EarthBodyHOME
A performance ritual to honor the life, work, and spirit of Cuban-born artist Ana Mendieta (Nov 18, 1948 – Sept 8, 1985)

We come for you
by Amara Tabor-Smith
(inspired by the poem Compañera by Jayne Cortez and In Homage to Ana Mendieta by Betsy Damon)
We Cannot forget this death.We cannot continue a culture of exile and forgetting while a conjure daughter spins in twilight. Her memory stuck on museum walls, earth, banned from entry, cannot reclaim her
We cannot condone a culture of art where drunk painters crash pleading women into trees, where a poet shoots his wife in the head in a game of William Tell and sells more books than ever.
We cannot forget this loss of our Compañera, a great artist that the minimalist called, his tropicanita. . Then claimed she “Somehow went out the window” and he then wins a show at the Guggenheim.
Compañera, we come for you, Singing the mourner’s song, Singing you home, We will breathe in the dust of centuries of lying white men
…and cough up the truth.
Program Notes
The ritual which you will participate in tonight has changed me, has transformed my collaborators and taken us all on a challenging journey none of us could have imagined. A year and a half ago, I was embarking on the creation of a completely different work. That was before I encountered the powerful spirit of Ana Mendieta. This piece is a ritual of remembering, a nonlinear journey into the dark realm of the dead.

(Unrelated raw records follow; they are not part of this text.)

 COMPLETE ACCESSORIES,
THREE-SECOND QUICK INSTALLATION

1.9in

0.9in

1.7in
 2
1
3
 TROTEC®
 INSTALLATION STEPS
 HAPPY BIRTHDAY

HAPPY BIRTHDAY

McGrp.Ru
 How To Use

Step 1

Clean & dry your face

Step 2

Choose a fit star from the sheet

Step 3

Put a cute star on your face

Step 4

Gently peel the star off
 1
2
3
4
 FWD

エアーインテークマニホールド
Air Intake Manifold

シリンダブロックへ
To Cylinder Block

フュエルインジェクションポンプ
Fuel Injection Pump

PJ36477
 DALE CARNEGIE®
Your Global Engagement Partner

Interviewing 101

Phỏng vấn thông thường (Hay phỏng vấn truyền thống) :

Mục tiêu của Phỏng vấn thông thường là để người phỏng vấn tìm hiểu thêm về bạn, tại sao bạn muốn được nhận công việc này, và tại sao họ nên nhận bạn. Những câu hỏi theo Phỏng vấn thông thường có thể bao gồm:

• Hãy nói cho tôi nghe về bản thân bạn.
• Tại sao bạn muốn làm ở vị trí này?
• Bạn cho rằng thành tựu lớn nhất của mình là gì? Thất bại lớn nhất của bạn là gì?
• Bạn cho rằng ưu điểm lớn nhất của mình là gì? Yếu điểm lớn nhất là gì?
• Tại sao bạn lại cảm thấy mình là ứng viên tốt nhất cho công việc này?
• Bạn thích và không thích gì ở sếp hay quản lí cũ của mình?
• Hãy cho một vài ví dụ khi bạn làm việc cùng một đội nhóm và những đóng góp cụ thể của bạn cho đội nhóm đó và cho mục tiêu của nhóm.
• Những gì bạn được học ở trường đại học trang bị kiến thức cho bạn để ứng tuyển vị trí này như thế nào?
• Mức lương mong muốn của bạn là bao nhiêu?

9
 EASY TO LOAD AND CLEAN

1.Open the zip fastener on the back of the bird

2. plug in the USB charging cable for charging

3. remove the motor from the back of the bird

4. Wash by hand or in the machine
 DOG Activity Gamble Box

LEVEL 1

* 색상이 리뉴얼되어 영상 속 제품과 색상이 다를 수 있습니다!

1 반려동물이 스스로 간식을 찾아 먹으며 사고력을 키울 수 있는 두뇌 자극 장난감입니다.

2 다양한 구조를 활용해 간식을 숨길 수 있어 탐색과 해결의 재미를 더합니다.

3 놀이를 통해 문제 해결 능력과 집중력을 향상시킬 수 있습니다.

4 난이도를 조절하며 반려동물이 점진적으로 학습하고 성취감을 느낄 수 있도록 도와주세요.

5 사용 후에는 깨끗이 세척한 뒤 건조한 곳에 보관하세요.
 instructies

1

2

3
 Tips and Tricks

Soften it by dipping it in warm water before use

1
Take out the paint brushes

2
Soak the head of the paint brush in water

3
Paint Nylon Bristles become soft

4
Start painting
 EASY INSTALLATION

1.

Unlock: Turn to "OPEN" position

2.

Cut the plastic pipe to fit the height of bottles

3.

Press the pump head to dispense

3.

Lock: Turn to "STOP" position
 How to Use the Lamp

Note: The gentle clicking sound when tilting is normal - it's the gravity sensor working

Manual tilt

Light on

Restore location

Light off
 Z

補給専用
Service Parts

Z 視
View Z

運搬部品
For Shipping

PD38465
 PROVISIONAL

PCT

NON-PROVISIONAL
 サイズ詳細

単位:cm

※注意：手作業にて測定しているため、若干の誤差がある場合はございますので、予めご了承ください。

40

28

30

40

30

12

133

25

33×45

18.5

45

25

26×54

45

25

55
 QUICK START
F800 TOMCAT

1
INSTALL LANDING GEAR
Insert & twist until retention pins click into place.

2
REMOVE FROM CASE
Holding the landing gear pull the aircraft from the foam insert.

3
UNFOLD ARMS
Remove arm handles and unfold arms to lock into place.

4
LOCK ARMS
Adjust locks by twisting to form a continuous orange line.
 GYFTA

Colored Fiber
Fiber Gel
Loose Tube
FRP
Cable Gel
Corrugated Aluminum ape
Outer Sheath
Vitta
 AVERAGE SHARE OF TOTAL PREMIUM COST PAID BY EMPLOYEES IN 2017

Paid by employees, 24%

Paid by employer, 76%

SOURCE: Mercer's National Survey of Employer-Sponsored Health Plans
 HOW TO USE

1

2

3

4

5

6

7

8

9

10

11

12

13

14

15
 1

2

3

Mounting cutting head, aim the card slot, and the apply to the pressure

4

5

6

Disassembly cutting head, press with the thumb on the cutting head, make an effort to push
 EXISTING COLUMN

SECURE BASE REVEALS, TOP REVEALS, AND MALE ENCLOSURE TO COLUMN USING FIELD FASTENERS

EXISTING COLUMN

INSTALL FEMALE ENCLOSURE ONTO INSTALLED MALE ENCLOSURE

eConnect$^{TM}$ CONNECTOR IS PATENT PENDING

Not the darkness of a society that socializes us in the binary of “light is good” and “dark is bad”, but darkness as the realm of the feminine.
The dark space of the womb, and the moonless night sky.
The dark space of the womb that loses its creation/daughter into the world, then receives her back into the mother’s soil. A journey to the place of impermanence, disappearance, longing and the necessary grieving for what we lose, what we can no longer see or touch yet continued to feel in our bones, our blood and our often fleeting memory. This is the realm from which Ana Mendieta lived, made art and ultimately died. This piece is a ritual offering to the spirit of Ana Mendieta—an effort to recall fragments of her life and work in order to affirm the elevation of her spirit who work among us from the realm of the unseen. The border between art and ritual, life and death, is blurred in this piece, in order to reify, affirm and celebrate the presence of this enormous spirit. Ana Mendieta is everywhere.